## Texte fourni
┌──

Monsieur Pascal MATHIS, Président de chambre, a fait un rapport oral à l’audience, avant les plaidoiries.
Ces magistrats ont rendu compte des plaidoiries dans le délibéré de la cour, composée de :
Monsieur Pascal MATHIS, Président de chambre
Madame Ursula BOURDON-PICQUOIN, Conseiller
Madame Raphaelle BOVE, Conseiller
Greffier lors des débats : Mme Pascale ROCK.
Les parties ont été avisées que le prononcé de la décision aurait lieu par mise à disposition au greffe le 17 Janvier 2025.
ARRÊT
Contradictoire,
Prononcé par mise à disposition au greffe le 17 Janvier 2025.
Signé par Monsieur Pascal MATHIS, Président de chambre et Mme Suzie BRETER, greffier auquel la minute de la décision a été remise par le magistrat signataire.
*-*-*-*-*
EXPOSÉ DU LITIGE
[1] La société STORM SHIPPING LTD est enregistrée auprès du registre du commerce de Saint-Vincent-et-les-Grenadines. Elle était propriétaire d’un navire dénommé STORM I. Elle a engagé M. [Z] [L], ressortissant français, son propre dirigeant, en qualité de capitaine de ce navire, selon un contrat de travail rédigé en langue française signé à [Localité 3] (France) le 12 août 2009. La société a cédé le navire STORM I à M. [W] [V], ressortissant allemand, le 29 septembre 2016. Ce dernier a enregistré le navire auprès du registre du commerce des îles Cook. M. [W] [V] a acquis un nouveau navire le 2 octobre 2017, dénommé CLIFFORD II.

└──

## Consigne
Ces trois affirmations concordent-elles avec le texte ? 1. Le navire STORM I a été cédé à M. [W] [V] le 29 septembre 2016. 2. Le contrat de travail du capitaine a été rédigé en langue anglaise. 3. Mme Suzie BRETER était greffier lors des débats. Répondez par oui ou non pour chacune, en citant mot pour mot le passage décisif. Les données qui suivent n'ont aucun lien avec le texte.

## Extrait des données
┌──

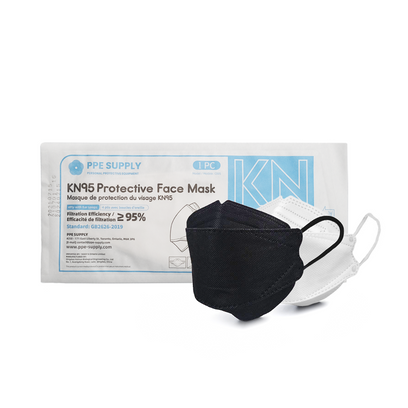 Masque respiratoire KN95 scellé individuellement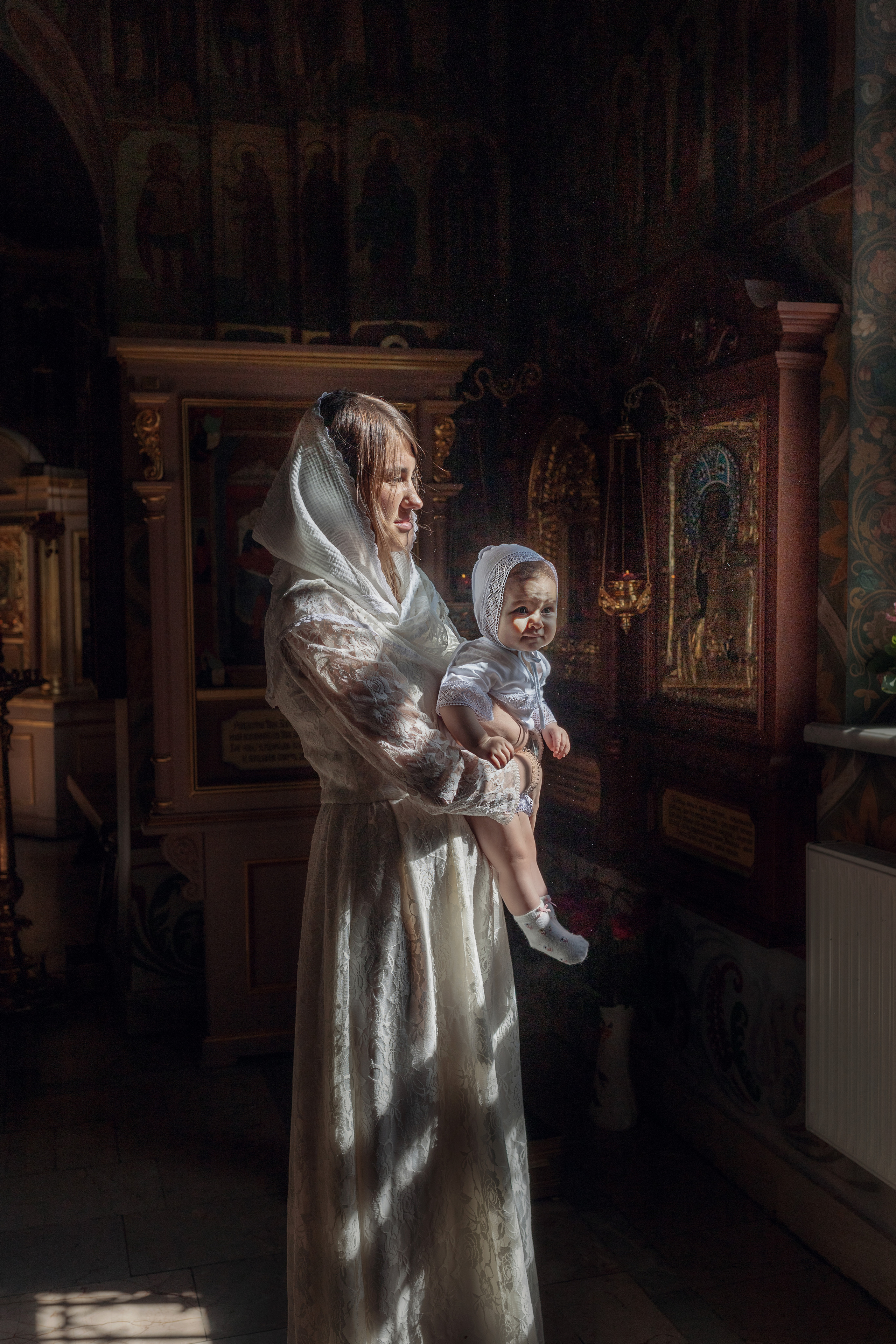 Фотограф на Крещение ребенка в Москве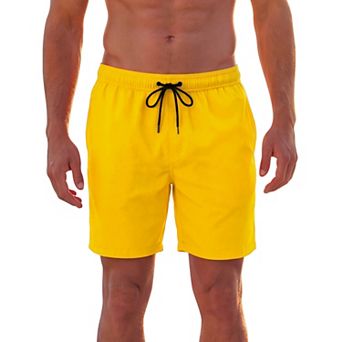 Men's Swim Trunks with Mesh Lining Quick Dry Summer Beach Shorts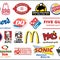 Fast Food Chain Logo Collection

└──

## Réponse
1. Oui : « La société a cédé le navire STORM I à M. [W] [V], ressortissant allemand, le 29 septembre 2016. »
2. Non : « selon un contrat de travail rédigé en langue française »
3. Non : « Greffier lors des débats : Mme Pascale ROCK. »